(STATED PROBLEM):
Copy out exactly each line from the line with "Which among the options" through the last line of the material below.

[Rows of spatial question data]
------
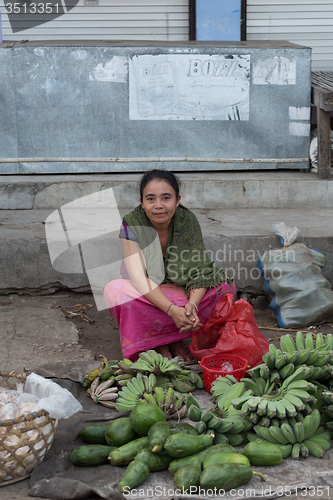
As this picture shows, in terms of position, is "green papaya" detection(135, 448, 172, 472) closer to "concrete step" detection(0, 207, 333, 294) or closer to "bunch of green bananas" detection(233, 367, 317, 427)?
"bunch of green bananas" detection(233, 367, 317, 427)

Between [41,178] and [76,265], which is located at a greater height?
[41,178]

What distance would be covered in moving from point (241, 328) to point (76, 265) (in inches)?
70.1

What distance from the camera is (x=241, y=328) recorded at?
10.4 ft

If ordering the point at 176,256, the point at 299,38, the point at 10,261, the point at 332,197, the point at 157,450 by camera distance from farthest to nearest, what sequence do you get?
the point at 299,38 < the point at 332,197 < the point at 10,261 < the point at 176,256 < the point at 157,450

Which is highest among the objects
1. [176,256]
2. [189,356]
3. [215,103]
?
[215,103]

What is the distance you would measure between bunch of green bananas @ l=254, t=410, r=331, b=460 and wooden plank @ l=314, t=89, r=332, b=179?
3806mm

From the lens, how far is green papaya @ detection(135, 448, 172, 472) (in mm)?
2166

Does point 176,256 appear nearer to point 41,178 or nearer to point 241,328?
point 241,328

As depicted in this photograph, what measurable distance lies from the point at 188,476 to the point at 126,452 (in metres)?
0.33

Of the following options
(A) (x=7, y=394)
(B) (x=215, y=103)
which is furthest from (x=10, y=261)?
(B) (x=215, y=103)

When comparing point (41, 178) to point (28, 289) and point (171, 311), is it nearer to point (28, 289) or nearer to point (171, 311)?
point (28, 289)

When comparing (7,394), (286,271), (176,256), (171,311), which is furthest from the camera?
(286,271)

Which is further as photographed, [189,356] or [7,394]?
[189,356]

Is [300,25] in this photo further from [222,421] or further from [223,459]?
[223,459]
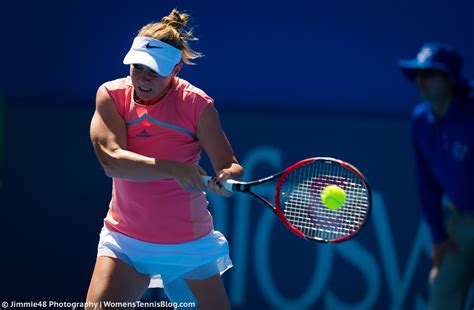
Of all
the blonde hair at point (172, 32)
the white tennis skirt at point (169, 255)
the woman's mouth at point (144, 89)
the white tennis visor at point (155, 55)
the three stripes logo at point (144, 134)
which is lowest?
the white tennis skirt at point (169, 255)

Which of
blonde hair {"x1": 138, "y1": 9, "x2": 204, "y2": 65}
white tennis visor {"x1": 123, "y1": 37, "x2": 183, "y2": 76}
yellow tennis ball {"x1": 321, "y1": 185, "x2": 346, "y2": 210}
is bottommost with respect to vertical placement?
yellow tennis ball {"x1": 321, "y1": 185, "x2": 346, "y2": 210}

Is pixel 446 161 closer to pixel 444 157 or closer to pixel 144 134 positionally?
pixel 444 157

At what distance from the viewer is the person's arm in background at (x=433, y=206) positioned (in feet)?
11.6

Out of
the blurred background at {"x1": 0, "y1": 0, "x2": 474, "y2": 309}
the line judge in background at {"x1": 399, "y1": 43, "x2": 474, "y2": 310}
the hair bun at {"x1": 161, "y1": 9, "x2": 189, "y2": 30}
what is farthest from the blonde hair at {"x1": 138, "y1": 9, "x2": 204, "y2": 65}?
the blurred background at {"x1": 0, "y1": 0, "x2": 474, "y2": 309}

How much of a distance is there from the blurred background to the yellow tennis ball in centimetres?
167

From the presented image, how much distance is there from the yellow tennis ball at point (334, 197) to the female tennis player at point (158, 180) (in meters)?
0.38

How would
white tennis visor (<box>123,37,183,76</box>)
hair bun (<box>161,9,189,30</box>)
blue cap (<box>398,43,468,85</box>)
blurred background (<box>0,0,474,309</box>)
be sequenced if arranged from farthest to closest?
1. blurred background (<box>0,0,474,309</box>)
2. hair bun (<box>161,9,189,30</box>)
3. white tennis visor (<box>123,37,183,76</box>)
4. blue cap (<box>398,43,468,85</box>)

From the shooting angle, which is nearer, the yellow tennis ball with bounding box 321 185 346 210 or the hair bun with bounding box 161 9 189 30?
the yellow tennis ball with bounding box 321 185 346 210

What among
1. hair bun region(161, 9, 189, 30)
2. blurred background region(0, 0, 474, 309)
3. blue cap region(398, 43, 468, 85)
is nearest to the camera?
blue cap region(398, 43, 468, 85)

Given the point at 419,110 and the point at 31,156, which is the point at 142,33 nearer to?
the point at 419,110

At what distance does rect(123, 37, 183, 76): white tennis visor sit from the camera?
148 inches

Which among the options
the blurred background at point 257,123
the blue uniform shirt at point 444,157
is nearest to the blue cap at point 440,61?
the blue uniform shirt at point 444,157

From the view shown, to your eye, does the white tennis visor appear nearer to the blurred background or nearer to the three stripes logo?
the three stripes logo

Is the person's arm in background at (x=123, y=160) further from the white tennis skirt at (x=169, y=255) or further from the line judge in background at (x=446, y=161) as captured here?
the line judge in background at (x=446, y=161)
------
(RESPONSE):
Which among the options
the blurred background at point 257,123
the blue uniform shirt at point 444,157
is nearest to the blue cap at point 440,61?
the blue uniform shirt at point 444,157

From the view shown, to your eye, does the white tennis visor appear nearer to the blurred background or nearer to the three stripes logo?
the three stripes logo

Is the person's arm in background at (x=123, y=160) further from the white tennis skirt at (x=169, y=255) or further from the line judge in background at (x=446, y=161) as captured here?
the line judge in background at (x=446, y=161)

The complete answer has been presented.